# [文書の抜粋]
◇ ◇ ◇ ◇ ◇

説明

オルガノポリシロキサンの製造法

アルコール/水混合物及びシラン混合物用の別個の供給管、ガス状の反応生成物用の排出管が備わっている脱気容器、並びに液状の反応生成物用のオーバーフロー管を有する、クロロシランを部分的にアルコキシル化するための直立に配置された循環型反応器であって、その際、前記循環型反応器は、加熱装置、及び反応媒体中の温度を少なくとも5℃の精度で調節することができる、前記加熱装置に接続された循環流中の温度を調節するための調節装置を有し、その際、前記オーバーフロー管には、過剰のアルコール相を分離し、且つ循環型反応器に返送する付加的な相分離ユニットが接続されている。

【発明の詳細な説明】
【技術分野】
【0001】
本発明は、クロロシランの加水分解及び縮合によるオルガノポリシロキサンの多段階の製造法、並びに第一の工程段階を好ましくは実施することができる装置に関する。
【0002】
オルガノポリシロキサンの製造法は既に公知である。本発明に最も近い先行技術として、DE102007004838A1及びそこで引用された文献が引き合いに出される。
【0003】
DE102007004838A1では、本発明による方法において製造されるオルガノポリシロキサンの分子量及びそれとともに更なる生成物特性が、他の運転パラメーターを維持しながら、第一の工程段階において選択された圧力及び温度の条件によって、どのように制御されることができるのかが示される。他のプロセスパラメーター、例えば、殊に供給材料の化学量論、反応時間等は、その際に一定に保たれ、それというのも、これらは、先行技術によれば、同様に生成物の特性に影響を及ぼすからである。

◇ ◇ ◇ ◇ ◇

# [作業指示 A]
オルガノポリシロキサンの製造法に関する文書について、次の問いに答えよ。
(i) 循環型反応器の調節装置は、反応媒体中の温度をどの程度の精度で調節できるか。
(ii) 本発明に最も近い先行技術として挙げられている文献は何か。
(iii) オーバーフロー管に接続された付加的な相分離ユニットは何を行うか。
上の文書と下の行は互いに関係がない。

◇ ◇ ◇ ◇ ◇

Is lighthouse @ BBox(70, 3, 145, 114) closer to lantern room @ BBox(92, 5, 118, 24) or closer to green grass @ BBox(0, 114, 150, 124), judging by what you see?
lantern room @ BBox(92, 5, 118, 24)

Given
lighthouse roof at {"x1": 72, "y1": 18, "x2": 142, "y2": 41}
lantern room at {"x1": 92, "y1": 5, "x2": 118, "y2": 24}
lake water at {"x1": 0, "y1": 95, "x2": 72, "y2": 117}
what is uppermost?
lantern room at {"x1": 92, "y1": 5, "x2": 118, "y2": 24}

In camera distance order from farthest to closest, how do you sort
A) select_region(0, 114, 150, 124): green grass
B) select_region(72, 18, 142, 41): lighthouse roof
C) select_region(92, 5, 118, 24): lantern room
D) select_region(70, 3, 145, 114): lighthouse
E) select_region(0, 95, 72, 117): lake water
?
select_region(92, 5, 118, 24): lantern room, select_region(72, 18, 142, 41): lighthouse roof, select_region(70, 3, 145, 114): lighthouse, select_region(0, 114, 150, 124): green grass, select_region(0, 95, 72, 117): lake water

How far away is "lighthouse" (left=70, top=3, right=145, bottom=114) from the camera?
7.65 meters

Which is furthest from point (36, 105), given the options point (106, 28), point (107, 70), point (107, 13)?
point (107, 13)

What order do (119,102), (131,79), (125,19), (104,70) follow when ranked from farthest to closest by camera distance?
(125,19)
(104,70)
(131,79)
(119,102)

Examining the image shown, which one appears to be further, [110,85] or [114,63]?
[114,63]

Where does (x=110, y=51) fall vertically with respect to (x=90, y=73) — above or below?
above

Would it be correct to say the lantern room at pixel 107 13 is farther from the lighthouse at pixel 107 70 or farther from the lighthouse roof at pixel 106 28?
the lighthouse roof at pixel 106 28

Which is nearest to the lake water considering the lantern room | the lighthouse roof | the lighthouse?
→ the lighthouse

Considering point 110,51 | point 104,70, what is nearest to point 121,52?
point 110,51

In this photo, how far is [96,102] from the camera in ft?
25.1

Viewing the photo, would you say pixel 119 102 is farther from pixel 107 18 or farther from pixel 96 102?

◇ ◇ ◇ ◇ ◇

# [作業指示 B]
上の行のうち、「Would it be」を含む行から最後の行までを、1行を1つの文字列とするJSONリストとして表せ。両端の行を含め、空行は除くこと。

# [期待される出力 A]
(i) 少なくとも5℃の精度
(ii) DE102007004838A1
(iii) 過剰のアルコール相を分離し、循環型反応器に返送する。

# [期待される出力 B]
[
  "Would it be correct to say the lantern room at pixel 107 13 is farther from the lighthouse at pixel 107 70 or farther from the lighthouse roof at pixel 106 28?",
  "the lighthouse roof at pixel 106 28",
  "Which is nearest to the lake water considering the lantern room | the lighthouse roof | the lighthouse?",
  "→ the lighthouse",
  "Considering point 110,51 | point 104,70, what is nearest to point 121,52?",
  "point 110,51",
  "In this photo, how far is [96,102] from the camera in ft?",
  "25.1",
  "Viewing the photo, would you say pixel 119 102 is farther from pixel 107 18 or farther from pixel 96 102?"
]